Six weeks after the leaders of a prison reform board resigned, Oklahoma's top elected officials are moving forward on the reforms without them.
Nearly $3.5 million is available to implement the Justice Reinvestment Act in the state budget agreement announced Wednesday — a million of which will allow Department of Corrections to ramp up the number of probation and parole officers for the first time in years.
What former House Speaker Kris Steele and Oklahoma County District Attorney David Prater lamented as dead on arrival in March appears now to be trudging along again — albeit in much smaller scope than either of the men envisioned.
“There is absolutely no evidence that we are not going down a road full-bore — the only evidence you have is we didn't ask for federal assistance on training only,” said Steve Mullins, general counsel to Gov. Mary Fallin.
Prater and Steele quit the board at the same meeting in which Mullins announced the governor's office would not pursue nearly $400,000 in federal training grants to begin implementing the reform act.

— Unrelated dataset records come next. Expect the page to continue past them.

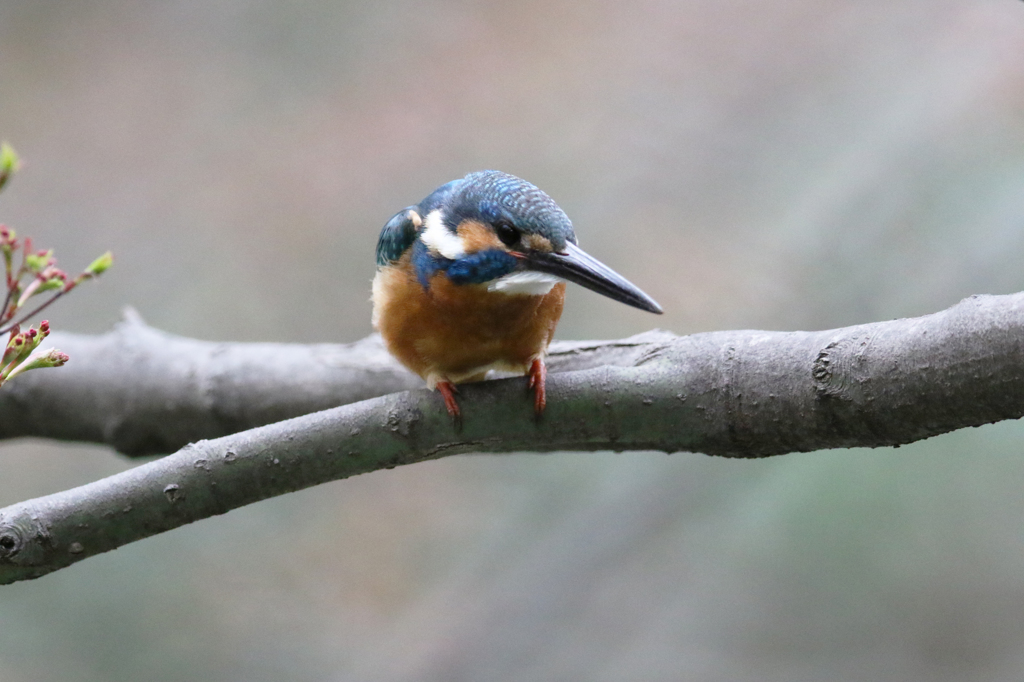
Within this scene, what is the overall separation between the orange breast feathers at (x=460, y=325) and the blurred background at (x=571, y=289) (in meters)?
1.20

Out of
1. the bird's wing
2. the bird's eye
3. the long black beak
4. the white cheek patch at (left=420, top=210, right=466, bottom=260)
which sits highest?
the bird's wing

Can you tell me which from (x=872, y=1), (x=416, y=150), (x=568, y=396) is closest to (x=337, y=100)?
(x=416, y=150)

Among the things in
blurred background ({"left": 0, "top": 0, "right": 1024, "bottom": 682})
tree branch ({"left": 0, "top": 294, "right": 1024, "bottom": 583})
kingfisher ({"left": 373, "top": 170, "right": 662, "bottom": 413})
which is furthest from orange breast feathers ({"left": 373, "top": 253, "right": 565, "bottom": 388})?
blurred background ({"left": 0, "top": 0, "right": 1024, "bottom": 682})

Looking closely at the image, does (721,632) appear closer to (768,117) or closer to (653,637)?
(653,637)

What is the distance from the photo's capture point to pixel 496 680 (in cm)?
286

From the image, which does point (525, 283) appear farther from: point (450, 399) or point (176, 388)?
point (176, 388)

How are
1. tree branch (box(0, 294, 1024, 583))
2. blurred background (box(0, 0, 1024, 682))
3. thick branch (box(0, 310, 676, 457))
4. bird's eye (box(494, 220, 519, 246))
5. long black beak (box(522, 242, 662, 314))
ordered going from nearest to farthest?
tree branch (box(0, 294, 1024, 583))
long black beak (box(522, 242, 662, 314))
bird's eye (box(494, 220, 519, 246))
thick branch (box(0, 310, 676, 457))
blurred background (box(0, 0, 1024, 682))

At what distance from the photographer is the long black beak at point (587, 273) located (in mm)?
1370

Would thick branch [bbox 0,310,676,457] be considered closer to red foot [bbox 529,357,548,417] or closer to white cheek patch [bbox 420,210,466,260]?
white cheek patch [bbox 420,210,466,260]

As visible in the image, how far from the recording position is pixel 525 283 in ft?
4.91

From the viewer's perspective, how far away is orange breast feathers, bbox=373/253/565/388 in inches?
62.4

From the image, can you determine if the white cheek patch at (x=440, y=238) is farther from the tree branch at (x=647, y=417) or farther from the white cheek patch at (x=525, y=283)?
the tree branch at (x=647, y=417)

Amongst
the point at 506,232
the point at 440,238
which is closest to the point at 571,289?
the point at 440,238

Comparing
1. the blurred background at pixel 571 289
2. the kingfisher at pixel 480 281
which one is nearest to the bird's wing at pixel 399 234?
the kingfisher at pixel 480 281
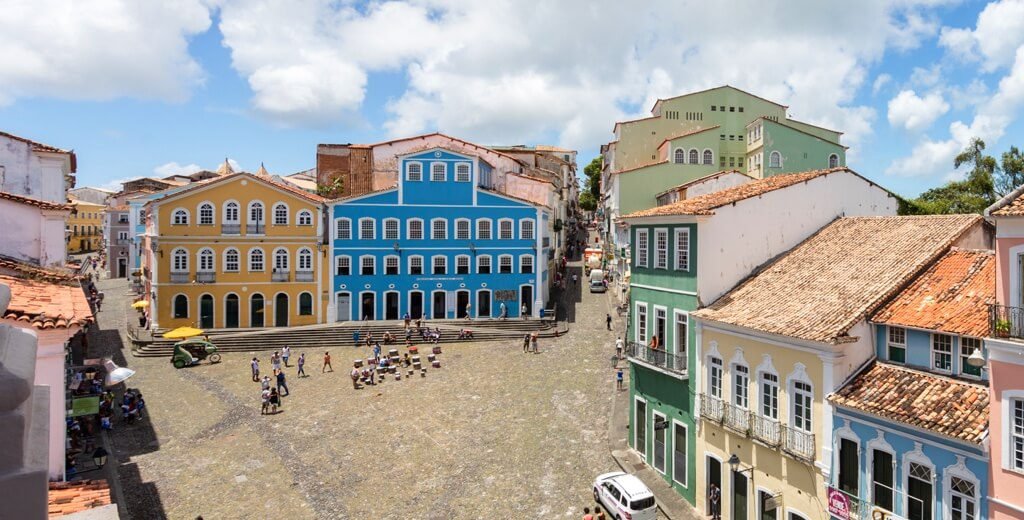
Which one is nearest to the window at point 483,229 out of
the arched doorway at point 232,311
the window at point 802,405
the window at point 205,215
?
the arched doorway at point 232,311

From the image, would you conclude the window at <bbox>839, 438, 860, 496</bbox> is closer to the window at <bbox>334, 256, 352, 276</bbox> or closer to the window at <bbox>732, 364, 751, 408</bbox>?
the window at <bbox>732, 364, 751, 408</bbox>

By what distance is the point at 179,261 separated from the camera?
41469mm

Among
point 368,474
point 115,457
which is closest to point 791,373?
point 368,474

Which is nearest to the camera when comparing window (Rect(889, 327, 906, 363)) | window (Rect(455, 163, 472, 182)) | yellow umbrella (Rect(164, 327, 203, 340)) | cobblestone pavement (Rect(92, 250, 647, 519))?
window (Rect(889, 327, 906, 363))

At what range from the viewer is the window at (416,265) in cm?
4409

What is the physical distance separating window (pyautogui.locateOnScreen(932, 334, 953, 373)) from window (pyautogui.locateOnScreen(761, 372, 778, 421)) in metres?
3.52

Signed into law last year, the act seeks to stymie a staggering growth rate in the number of incarcerated people in Oklahoma by developing diversionary programs, monitoring better those released from prison and reinforcing law enforcement activity in the most violent parts of the state.
With about 26,000 people behind bars now, Oklahoma consistently ranks in the top five for per-capita incarceration and leads the nation in the rate of female incarceration.
Rob Johnson, who leads the Senate's public safety subcommittee, said he approved the $3.5 million in appropriations, but he did so begrudgingly because the Justice Reinvestment Initiative, he said, is too soft on crime.
“I also believe that now that we have it we are obligated to fund it,” Johnson, R-Yukon, said, adding that with Steele no longer in the House there is hardly anyone championing the cause.